We can’t pretend these things don’t happen anymore. About 38% of marriages in Canada end in divorce. For working families divorce in ontariothe process can take months or even years depending on the circumstances. Kids absorb every bit of that stress, every tense phone call, every awkward pick-up conversation. Social-emotional learning questions.
So I changed my approach. Instead of avoiding family themes entirely, I expanded on them. “Family” has become anyone who shows up for you consistently. Home has become wherever you feel safe and supported.
What actually helped in my classroom
First, I stopped assuming that every child had the same home structure. For years, I defaulted to “asking your parents” without thinking. Now instead I say “consult the elders at home” or “talk to your family”. Slight wording change. Big difference in student response.
I built in more flexibility around assignment deadlines after seeing patterns emerge. I still expect to get the job done and meet my standards. But when a student bounces between two houses and leaves his textbook at his father’s house 45 minutes away, I’ve learned to adapt without making a huge deal of it.
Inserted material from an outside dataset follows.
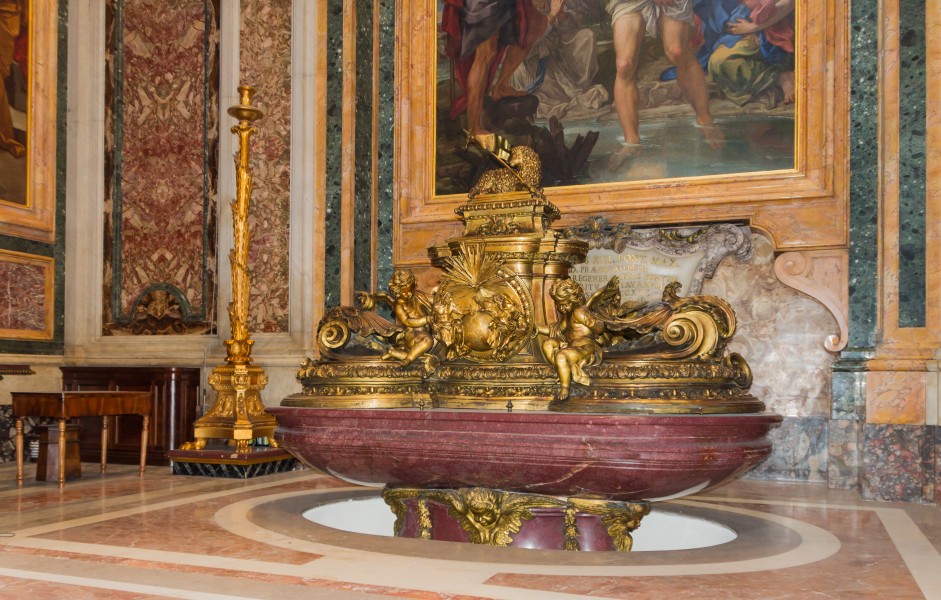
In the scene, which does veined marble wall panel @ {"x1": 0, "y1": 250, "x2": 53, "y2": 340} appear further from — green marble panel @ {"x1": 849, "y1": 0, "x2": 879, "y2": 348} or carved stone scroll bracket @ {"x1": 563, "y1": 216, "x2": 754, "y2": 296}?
green marble panel @ {"x1": 849, "y1": 0, "x2": 879, "y2": 348}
Third, I created a quiet corner with books about change, growth, and different family structures. Not a “children of divorce” section, which would be stigmatizing. Just resources that reflect different experiences in a natural way. Several students gravitated there during independent reading without me saying anything.
The questions students really ask
You know what surprised me the most? Children want practical information, not platitudes or vague reassurances. An eighth grader asked me how people know when a relationship is no longer working. Another wanted to know why adults can’t “just fix it” if they once loved each other.
I’m not a counselor and I’ve made that clear. But I could direct them to age-appropriate resources and sometimes just listen without trying to figure it all out. That mattered more than I expected.
We also talked about supporting friends in difficult times in ways that actually help instead of just being inconvenient. Chances are high that any college student will either experience a family separation themselves or have a close friend who does before they graduate. Building empathy through real-life scenarios beats abstract lessons every time.
Students are already dealing with complex adult situations, whether we address them in school or not. I’d rather create a space for honest conversations than pretend everything is fine when it clearly isn’t.